-- VORLIEGENDER TEXT --
──────
© JUNGE FREIHEIT Verlag GmbH & Co.  www.jungefreiheit.de  21/14 / 16. Mai 2014

„Das ist die Hölle, von der ich rede“
Er gilt als „der Honoré de Balzac Spaniens“, der Romancier Rafael Chirbes. In seinem hochgelobten neuen Roman „Am Ufer“ widmet er sich der spanischen Krise – und öffnet nach Meinung der Kritiker den Blick in einen europäischen Abgrund.
Moritz Schwarz / Nadia Melendez-Soto

Herr Chirbes, seit Erscheinen Ihres neuen Romans gelten Sie als Spaniens Chronist des Untergangs.

Chirbes: Nun, ich weiß nicht, ob das wirklich so ist.

Die großen spanischen Zeitungen haben „Am Ufer“ in seltener Einmütigkeit zum Buch des Jahres gewählt. „El Pais“ titelte: „Der beste spanische Roman zur Krise!“

Chirbes: Viele Journalisten kommen und sagen mir: „In Ihrem Roman geht es um die Krise.“ Ich sage, nein, es geht um die Aktualität! Es geht um die Menschen, darum, daß sie (...) daß jede Epoche liebt, Wünsche hat, Sehnsüchte, Ambitionen. (...) Aber gut, ich stimme zu: Das, was wir erleben, ist eine Etappe des Untergangs. Allerdings möchte ich nicht so verstanden werden, daß ich nur Hoffnungslosigkeit verbreiten will.

Das scheint Ihnen gründlich mißlungen zu sein. Die „Welt“ nennt Ihr Buch eine „barocke Bußpredigt“, ein „grimmiges Klagelied“ und einen „Totentanz der Moderne“, die „FAZ“ „erbarmungslos“ und der „Spiegel“ ein „dunkles“, „monströses Werk“. Ihr Schriftstellerkollege Luis Garcia Matero bescheinigt Ihnen gar einen „totalitären Nihilismus“.

Chirbes: Ach wissen Sie, so viele haben sich bei mir schon beklagt: „Alle Figuren Ihres Buches sind negativ, Sie haben ja keine Hoffnung!“ Ich meine, das ist nicht wahr. Es sind nicht per se negative Charaktere, es sind vielmehr Charaktere unserer Zeit. Verstehen Sie? Menschen mit den Wertvorstellungen unserer Zeit: Niemand tut irgend etwas, es sei denn für Geld, niemand bewegt sich, es sei denn, er hat etwas davon. Wenn dieser Mann seine Schreinerei für immer schließt, ist er kein Bösewicht, er ist ein armer Mann, in die Ecke gedrängt, ein Feigling, der sein ganzes Leben zu Hause verbracht hat, weil er zu nichts den Mut hatte, und gibt anderen dafür die Schuld.
──────
-- DATENTEIL --
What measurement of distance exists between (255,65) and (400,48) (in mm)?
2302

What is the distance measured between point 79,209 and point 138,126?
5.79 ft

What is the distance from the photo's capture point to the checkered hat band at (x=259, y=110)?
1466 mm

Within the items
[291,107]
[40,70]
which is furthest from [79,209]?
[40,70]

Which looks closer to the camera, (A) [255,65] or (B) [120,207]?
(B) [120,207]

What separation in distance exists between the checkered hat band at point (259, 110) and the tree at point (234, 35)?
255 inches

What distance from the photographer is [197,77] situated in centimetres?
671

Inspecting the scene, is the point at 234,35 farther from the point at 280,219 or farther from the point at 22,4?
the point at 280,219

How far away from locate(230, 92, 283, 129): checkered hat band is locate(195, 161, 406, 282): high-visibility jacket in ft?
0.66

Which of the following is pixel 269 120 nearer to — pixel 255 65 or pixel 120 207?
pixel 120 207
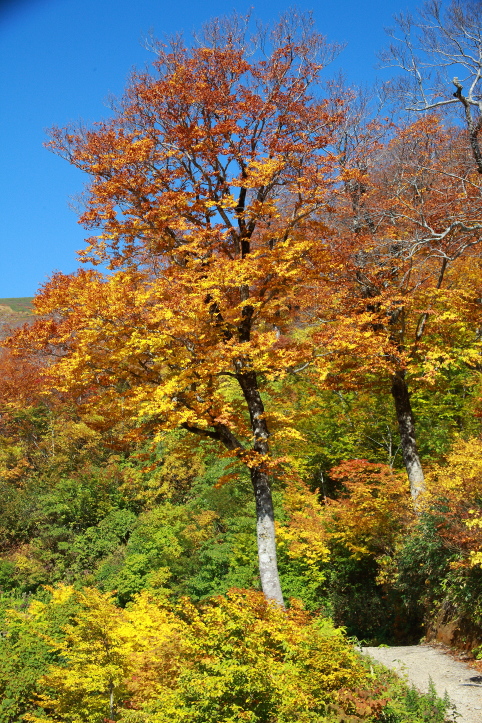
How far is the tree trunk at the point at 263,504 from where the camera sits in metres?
9.59

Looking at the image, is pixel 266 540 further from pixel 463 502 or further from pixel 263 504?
pixel 463 502

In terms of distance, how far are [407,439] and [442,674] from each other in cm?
529

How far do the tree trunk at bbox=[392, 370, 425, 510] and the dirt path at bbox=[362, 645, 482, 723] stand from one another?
325cm

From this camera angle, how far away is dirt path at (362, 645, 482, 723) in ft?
21.2

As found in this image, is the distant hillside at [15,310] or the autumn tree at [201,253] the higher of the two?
the distant hillside at [15,310]

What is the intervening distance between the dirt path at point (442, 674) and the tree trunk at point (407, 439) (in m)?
3.25

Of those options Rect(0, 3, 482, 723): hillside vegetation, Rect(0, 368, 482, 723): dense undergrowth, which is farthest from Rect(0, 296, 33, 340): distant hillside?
Rect(0, 3, 482, 723): hillside vegetation

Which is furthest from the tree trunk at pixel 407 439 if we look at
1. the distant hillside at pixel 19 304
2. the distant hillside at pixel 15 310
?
the distant hillside at pixel 19 304

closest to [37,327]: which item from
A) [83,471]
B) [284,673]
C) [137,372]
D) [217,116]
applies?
[137,372]

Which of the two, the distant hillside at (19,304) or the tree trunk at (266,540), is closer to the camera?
the tree trunk at (266,540)

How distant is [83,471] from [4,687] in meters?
13.9

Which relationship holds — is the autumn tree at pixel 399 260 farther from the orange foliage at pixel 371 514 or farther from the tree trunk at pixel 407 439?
the orange foliage at pixel 371 514

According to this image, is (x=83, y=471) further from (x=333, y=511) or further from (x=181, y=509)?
(x=333, y=511)

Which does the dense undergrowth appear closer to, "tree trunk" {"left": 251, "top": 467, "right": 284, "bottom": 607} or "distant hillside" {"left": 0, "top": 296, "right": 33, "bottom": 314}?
"tree trunk" {"left": 251, "top": 467, "right": 284, "bottom": 607}
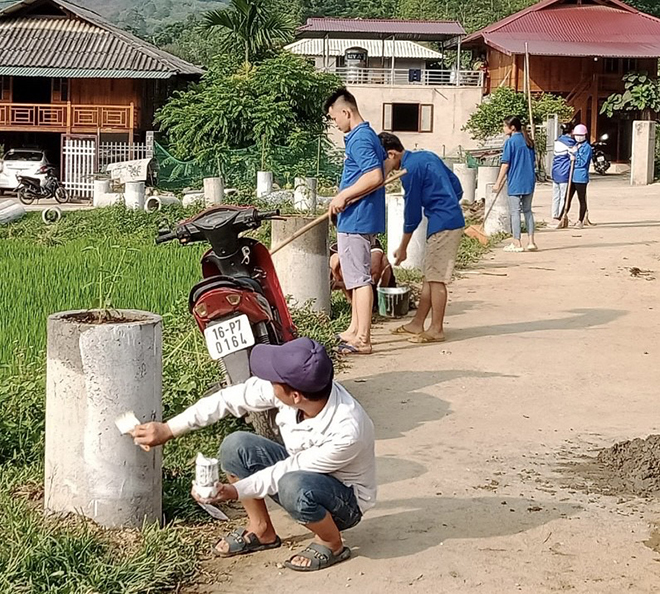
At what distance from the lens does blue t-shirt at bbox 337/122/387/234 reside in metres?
7.61

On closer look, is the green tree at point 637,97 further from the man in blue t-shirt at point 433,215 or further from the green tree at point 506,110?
the man in blue t-shirt at point 433,215

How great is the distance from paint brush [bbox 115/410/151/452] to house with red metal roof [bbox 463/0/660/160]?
37680 mm

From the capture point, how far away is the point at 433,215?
8531 mm

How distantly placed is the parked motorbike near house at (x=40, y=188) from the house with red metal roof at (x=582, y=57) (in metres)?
19.0

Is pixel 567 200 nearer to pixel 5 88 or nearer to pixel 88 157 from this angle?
pixel 88 157

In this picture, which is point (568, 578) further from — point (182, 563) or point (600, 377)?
point (600, 377)

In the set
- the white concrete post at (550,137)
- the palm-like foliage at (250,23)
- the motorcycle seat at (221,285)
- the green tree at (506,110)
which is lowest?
the motorcycle seat at (221,285)

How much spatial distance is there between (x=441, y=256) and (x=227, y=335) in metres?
3.28

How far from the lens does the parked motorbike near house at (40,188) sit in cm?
2756

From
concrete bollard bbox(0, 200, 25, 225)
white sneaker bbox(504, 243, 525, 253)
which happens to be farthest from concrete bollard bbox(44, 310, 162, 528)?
concrete bollard bbox(0, 200, 25, 225)

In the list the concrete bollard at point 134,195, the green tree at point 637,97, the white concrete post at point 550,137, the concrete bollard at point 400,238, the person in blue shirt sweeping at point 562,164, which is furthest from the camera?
the green tree at point 637,97

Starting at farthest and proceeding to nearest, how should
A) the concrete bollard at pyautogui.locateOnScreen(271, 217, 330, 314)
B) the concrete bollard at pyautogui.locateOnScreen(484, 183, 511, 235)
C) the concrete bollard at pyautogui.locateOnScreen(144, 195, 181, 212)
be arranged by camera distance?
the concrete bollard at pyautogui.locateOnScreen(144, 195, 181, 212)
the concrete bollard at pyautogui.locateOnScreen(484, 183, 511, 235)
the concrete bollard at pyautogui.locateOnScreen(271, 217, 330, 314)

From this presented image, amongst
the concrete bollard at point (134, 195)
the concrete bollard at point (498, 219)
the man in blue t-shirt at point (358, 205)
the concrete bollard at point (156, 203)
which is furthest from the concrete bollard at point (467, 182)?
the man in blue t-shirt at point (358, 205)

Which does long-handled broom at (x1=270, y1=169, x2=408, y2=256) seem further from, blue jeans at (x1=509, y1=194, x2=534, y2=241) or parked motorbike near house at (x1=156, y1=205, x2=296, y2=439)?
blue jeans at (x1=509, y1=194, x2=534, y2=241)
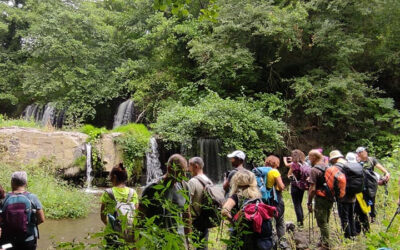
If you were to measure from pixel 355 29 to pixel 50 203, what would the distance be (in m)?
13.2

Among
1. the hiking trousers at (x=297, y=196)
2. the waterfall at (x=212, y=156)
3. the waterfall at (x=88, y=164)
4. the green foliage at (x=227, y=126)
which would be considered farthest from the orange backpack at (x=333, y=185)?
the waterfall at (x=88, y=164)

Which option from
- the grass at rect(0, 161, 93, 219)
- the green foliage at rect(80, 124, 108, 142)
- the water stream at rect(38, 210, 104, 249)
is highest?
the green foliage at rect(80, 124, 108, 142)

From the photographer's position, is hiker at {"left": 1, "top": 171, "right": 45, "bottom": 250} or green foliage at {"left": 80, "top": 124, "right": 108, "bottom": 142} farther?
green foliage at {"left": 80, "top": 124, "right": 108, "bottom": 142}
──────
-- ARBEITSAUFTRÄGE --
1/ Übertrage den Satz „Allerdings möchte ich nicht so verstanden werden, daß ich nur Hoffnungslosigkeit verbreiten will.“ aus dem Interview mit Rafael Chirbes ins Englische.
2/ Fasse im Interview mit Rafael Chirbes den Absatz, der mit „Chirbes: Ach wissen Sie“ beginnt, als kurze Liste zusammen, ohne die wichtigsten Aussagen wegzulassen.
3/ Führe das Interview mit Rafael Chirbes nach seinem letzten Satz weiter.
Die Einträge sind eigenständiges Material und haben mit dem Interview mit Rafael Chirbes nichts zu tun.

-- LÖSUNGEN --
1/ However, I do not want to be understood as wanting only to spread hopelessness.

2/
- Viele haben sich bei Chirbes beschwert, alle Figuren seines Buches seien negativ und er habe keine Hoffnung.
- Das hält er für falsch: Es seien keine negativen Charaktere an sich, sondern Charaktere unserer Zeit.
- Sie haben die Wertvorstellungen unserer Zeit: Niemand tut etwas, außer für Geld, und niemand bewegt sich, wenn er nichts davon hat.
- Der Mann, der seine Schreinerei für immer schließt, ist kein Bösewicht. Er ist ein armer, in die Ecke gedrängter Feigling, der sein ganzes Leben zu Hause verbracht hat, weil ihm zu allem der Mut fehlte, und der anderen die Schuld dafür gibt.

3/
Konkret geht es in Ihrem Roman um den Schreiner Esteban, der sich als junger Mann ein anderes Leben erträumte und der, wie die meisten – doch im Gegensatz zum genügsamen Vater – den Boom vor der spanischen Krise nutzen wollte, um sein Stück vom Immobilienkuchen abzubekommen. Am Ende verliert er alles, reißt gar den Familienbetrieb in den Abgrund, kann nicht mal mehr die Pflegerin des Vaters bezahlen. Ohne Perspektive tötet er ihn und sich selbst. Und das ist nicht hoffnungslos?

Chirbes: Hoffnungslos wäre, wenn ich sagte, dies ist die beste aller möglichen Welten. Aber das sage ich nicht, ich sage, dies ist die schlechteste aller möglichen Welten.

Sie sprechen von einer „Art Hölle“.

Chirbes: Hölle, das habe ich symbolisch gemeint. Ich glaube, der Ehrgeiz unserer Zeit, das ist unsere „Hölle“. Viele haben gedacht: Jetzt ein Haus oder eine Wohnung! Europa wird zu uns kommen, also ist das bombensicher!

Heute gibt es über eine Million Bauruinen in Spanien. An den Küsten stehen regelrechte Wohnfriedhöfe.

Chirbes: Friedhöfe sehe ich nicht, eher hat die Gegend etwas von einem Schlachtfeld, einem Kriegsgebiet.

Das deutsche Fernsehen sagt über Ihr Buch: „Bei Chirbes ist niemand ohne Schuld: die Jungen nicht, weil verführt vom schnellen Geld, die Alten nicht, weil sie erst Franco, dann Europa blind gefolgt sind.“

Chirbes: Diese Generation hat mehr als jede andere ihre Kinder auf dem Gewissen. Der Vater fuhr noch ein dickes Auto, beim Sohn reicht es nicht mal mehr für ein Mofa. Dabei war klar, daß das Geld falsches Geld war. Die Menschen, die vorher noch Ziele hatten, haben über ihre Verhältnisse gelebt. Jetzt frißt Saturn seine Kinder. Allerdings denke ich nicht, daß nur Spanien so ist. Mancher Ihrer Kollegen möchte jetzt Spanien hervorheben – aber das finden wir überall in Europa. Schauen wir etwa in die Ukraine – bevor dort diese bewaffneten Kämpfe entbrannt sind – wie die Hyänen versucht haben, Beute zu machen, wie zuvor in Spanien.

Inwiefern?

Chirbes: Na ja, sie haben entdeckt, daß die Ukraine viele Schulden hat, daß man ihr schnell große Kredite bieten muß, um sie zu fangen, sie die nächsten 25 Jahre an sich zu binden, und dabei diese Unverfrorenheit, mit Rußland zu ringen, um zu sehen, wer den Kuchen kriegt.

Der „Spiegel“ zitiert Sie mit den Worten: „Europa hat uns Spanier korrumpiert“, begonnen habe es nach Franco, als die Europäer mit ihrem Geld dafür sorgten, daß aus Faschisten und Kommunisten plötzlich Christ- und Sozialdemokraten wurden und man das Land in die Nato einkaufte.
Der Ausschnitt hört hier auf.